Circ_0008925 expression in TGF-β1-stimulated HK2 cells and curcumin treatment. (A) Circ_0008925 expression was detected by qRT-PCR in HK2 cells treated with or without TGF-β1. (B) After RNA was treated with RNase R, qRT-PCR was used to detect circ_0008925 and GAPDH expression. (C) After amplified by random primers and oligo (dT)18 primers, circ_0008925 and GAPDH expression was examined by qRT-PCR. (D) Subcellular localization analysis was used to analyze the distribution of circ_0008925 in the cytoplasm and nuclear of HK2 cells. (E) Circ_0008925 expression was determined by qRT-PCR in HK2 treated with TGF-β1 and curcumin. **p < .01, ***p < .001, ****p < .0001.

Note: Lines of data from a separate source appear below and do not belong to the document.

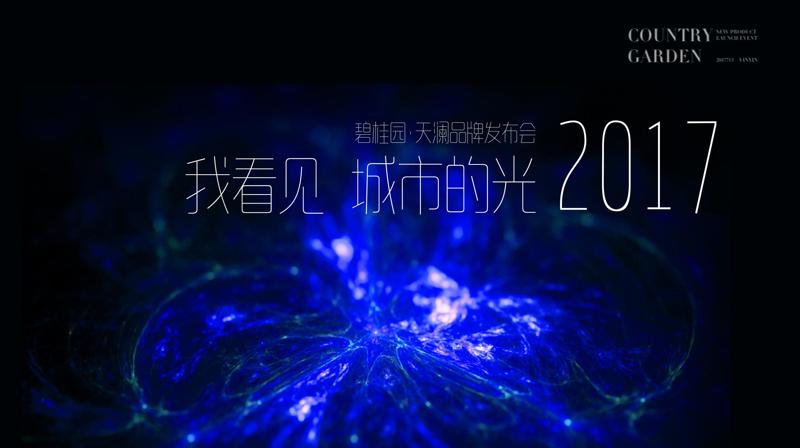 2017碧桂园梵高星空主题发布会方案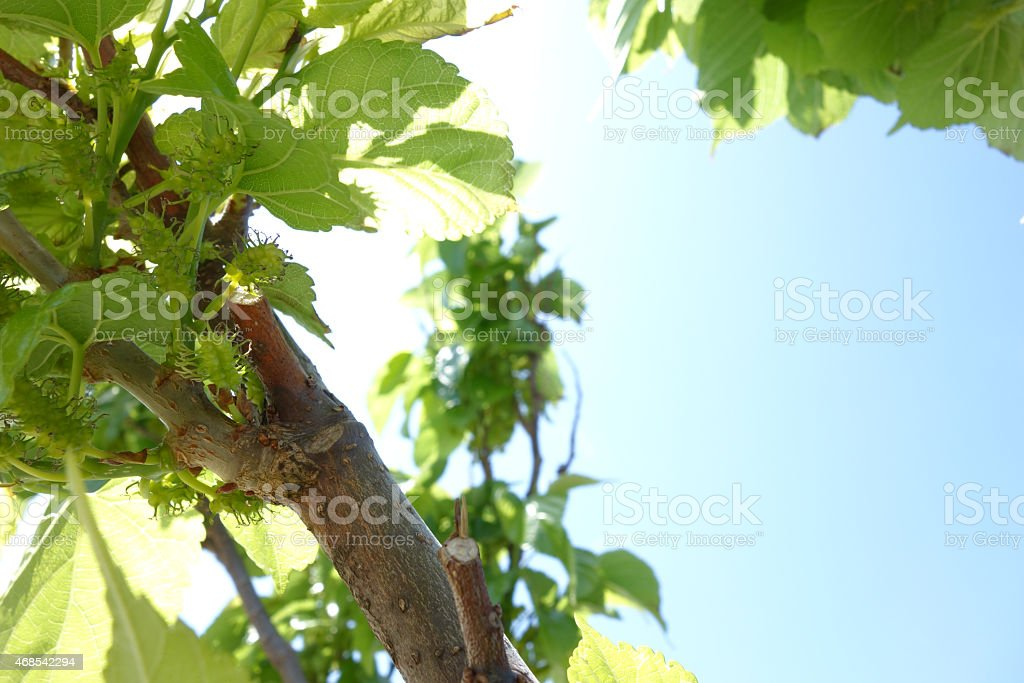 Mulberry and blue sky royalty-free stock photo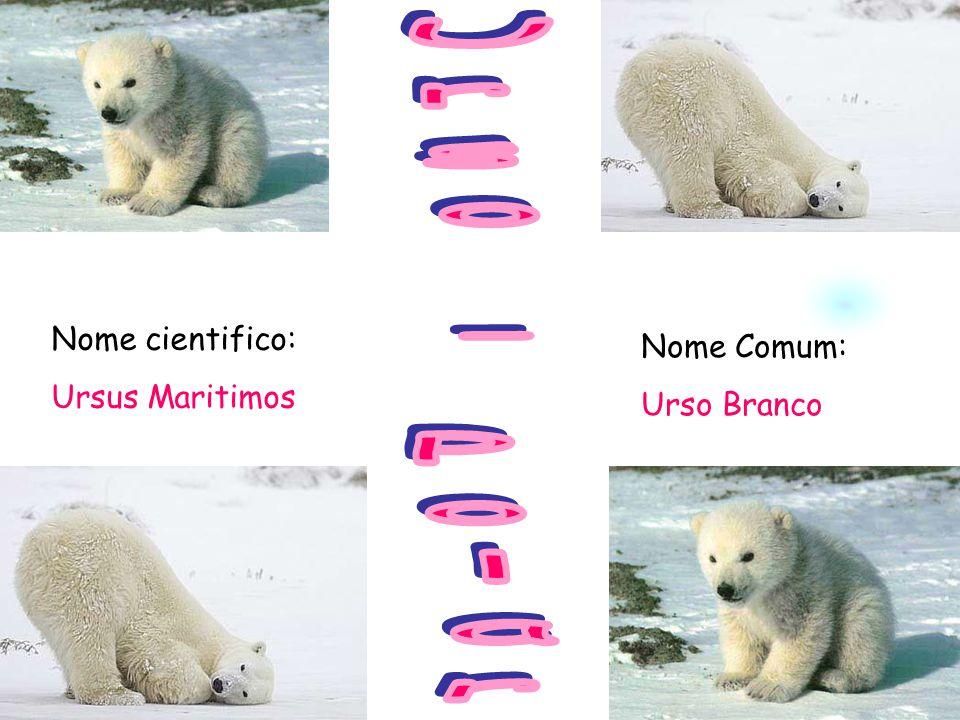 Urso - Polar Nome cientifico: Ursus Maritimos Nome Comum: Urso Branco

Circ_0008925 overexpression reversed the inhibition of curcumin on TGF-β1-mediated HK2 cell injury and fibrosis
To confirm whether curcumin regulated renal injury and fibrosis by mediating circ_0008925 expression, HK2 cells were transfected with pCD5 circ_0008925 overexpression vector and then treated with curcumin and TGF-β1. The addition of pCD5 circ_0008925 overexpression vector increased circ_0008925 expression inhibited by curcumin in TGF-β1-induced HK2 cells (Figure 3A). Overexpressed circ_0008925 reversed the increasing effect of curcumin on viability and EdU positive cell rate in TGF-β1-induced HK2 cells (Figure 3B,C). Also, the upregulation of circ_0008925 eliminated the suppressive effect of curcumin on the apoptosis rate, fibrosis markers protein expression, and inflammatory factors concentrations in TGF-β1-induced HK2 cells (Figure 3D–F). The above data revealed that curcumin might suppress renal injury and fibrosis via decreasing circ_0008925 expression.
Figure 3.
Effects of curcumin and circ_0008925 overexpression on TGF-β1-mediated HK2 cell injury and fibrosis. HK2 cells were transfected with pCD5-ciR or pCD5 circ_0008925 overexpression vector, and then treated with curcumin and TGF-β1. (A) Circ_0008925 expression was assessed by qRT-PCR. CCK8 assay (B), EdU assay (C) and flow cytometry (D) were used to determine cell proliferation and apoptosis. (E) Protein expression was measured by WB analysis. (F) ELISA assay was employed to examine the concentrations of IL-6 and TNF-α. *p < .05, **p < .01, ***p < .001, ****p < .0001.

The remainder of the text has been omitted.